Home > Service disruption for the Visitor Chat API

Categories:


RESOLVED: Service disruption for the Visitor Chat API*
All systems are back to normal

 

Postmortem: We have identified that our error monitoring did not detect the increased error rate on the API endpoints, requiring our customers to report the issue before we could escalate to our hosting provider. We have taken the corrective actions and have reconfigured our alert policies to be notified as soon as the error rate increases on this component. If an increased error rate would happen on the API, our technical team will be notified right away. Google Cloud Platform is still working on a full resolution of the deployment process which introduced the configuration issue yesterday.
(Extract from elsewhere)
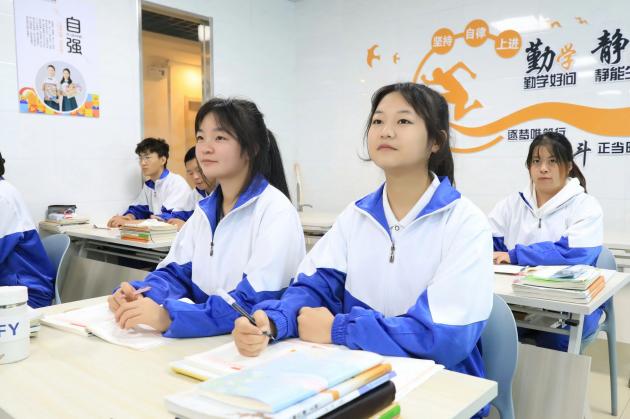 新生专访—分类考试升学班马雪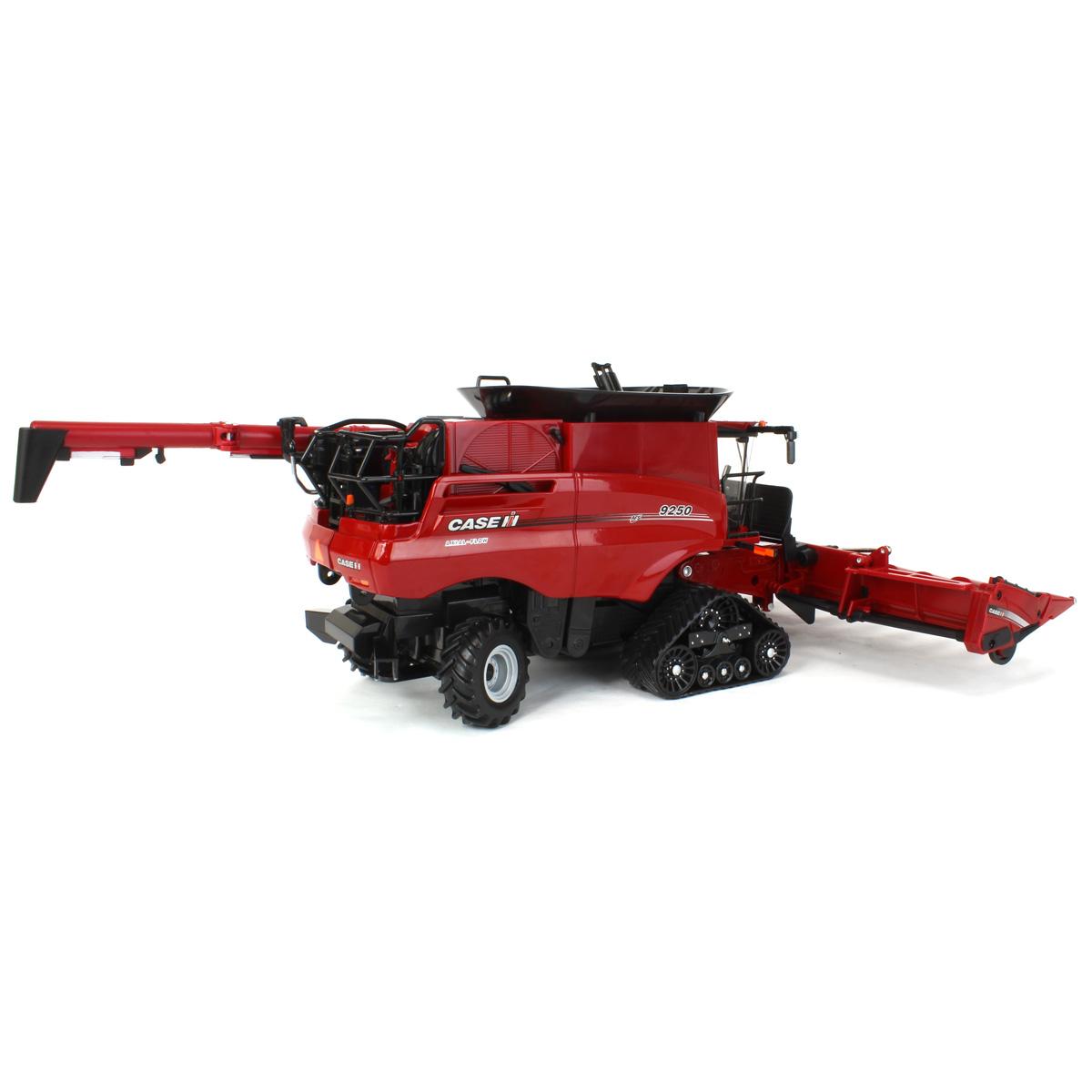 Case IH AFS Connect 9250 Tracked Combine with 2 Heads Prestige Collection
6:59 am Mountain time We have leveraged a work-around provided by Google to stop the Chat API error rate. A permanent solution is being worked on by Google. Customers using the Chat API in their mobile applications should see the API performing back at normal levels.

6:26 am Mountain time Google Cloud Platform, our hosting provider, has identified a configuration problem on their infrastructure that seems to be the root cause of the Chat API returning HTTP 500. Google’s system reliability engineers are working on a resolution to restore the proper configuration. We are waiting for a resolution or an ETA for the resolution from Google now.

6:03 am Mountain time We are still actively working on the issue, and so is our hosting provider, doing the same in parallel. We are trying a few actions to attempt a resolution but it seems like a correction from our hosting provider will be necessary. We will post an update as soon as we have additional feedback, or in an hour from now.

5:04 am Mountain time The API developers are still working on getting to the root cause of the elevated error rate to resolve the issue. We are working with our hosting provider to help localize the root cause. We will post an update in an hour or earlier.

4:00 am Mountain time We are seeing the Chat API reporting a high error rate (HTTP 500). This API is used by some of our clients to add the live chat functionality into their own mobile applications. The API developers are working on resolving this as soon as possible. We will post an update in an hour or before. The elevated error rate on the API endpoint started a few hours ago, we are still researching when this started.

*Please note that normal chats inside web browsers, desktop or mobile, are not impacted.


Published February 18, 2016